ЗАДАНИЕ:
Продолжите приведенный ниже текст о поездке на Мартинику, начав сразу после его последнего предложения.

ТЕКСТ:
========
Смешно было бы относить чрезмерность этих приветствий лично к прибывшему гостю. Интерес к нашей жизни был огромен, а ни один человек «оттуда» в последнее время здесь не появлялся, и его появления, кажется, не предвиделось. Вообще-то на острове — почти не различимой точке на карте — отнюдь не чувствовалось оторванности от внешнего мира: там шла бурная дипломатическая и светская жизнь. Из более чем сорока консульств, дислоцированных в Фор-де-Франс, три (британское, голландское и шведское) устроили в мою честь приемы — лишь для того, мне кажется, чтобы на них перебывали все иностранцы, находившиеся тогда на Мартинике. Местная элита собиралась еще на приемы, устроенные комиссаром республики (главой исполнительной власти), местным парламентом и мэром столицы, на один из них специально прилетал даже мэр города Бас-Тер из соседнего заморского департамента Гваделупа. Вопросы были всюду одни и те же: неужели это верно, что угроза ракетного нападения миновала? Советский Союз действительно сближается с Западом? и в нем больше не будет ГУЛАГА? и можно будет свободно ездить — туда и оттуда? отменят цензуру? разрешат частную торговлю? допустят многопартийность?
========
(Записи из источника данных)

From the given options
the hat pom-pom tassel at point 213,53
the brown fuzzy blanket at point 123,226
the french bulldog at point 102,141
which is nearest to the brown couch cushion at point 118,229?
========
ОТВЕТ К ЗАДАНИЮ:
Каждый ответ встречался аплодисментами. Даже невозмутимые дипломаты — все до одного — подходили чокаться с бокалом шампанского в руках, поздравляли, желали успехов. Зато в университете атмосфера оказалась иной: студентов и профессуру весьма левой ориентации больше всего интересовало, как перемены в нашей стране отразятся на положении соседней Кубы. Свобода, по их мнению, была именно там, а не в горбачевской России, и вот теперь новая советская власть могла угрожать этой «свободе»: о том, что для поддержки кастровского режима у Москвы нет желания, а главное денег, знал весь регион. Коли я был здесь «голубем перестройки», то и отвечать за нее предстояло мне.
На финальную публичную лекцию в самой большой аудитории города собралось полторы тысячи человек. Я слегка оробел, увидев устремленные на меня три тысячи — почти исключительно черных — глаз. По вопросам и по реакции зала на мои ответы можно было понять, что зал расколот надвое: красных, а главное розовых, здесь было никак не меньше, чем тех, кого эти цвета отвращали. И однако же все они дружно смеялись над бородатыми (для меня) анекдотами, которыми я старался снять напряжение в зале. Но то, что случилось под занавес, превзошло все мои ожидания, и, честно говоря, я до сих пор не понимаю, чем вызвал безумный хохот гигантской зрительской массы, которая пришла отнюдь не на эстрадный концерт. Будь я сатириком, мог бы счесть успех моего «номера» небывалым триумфом.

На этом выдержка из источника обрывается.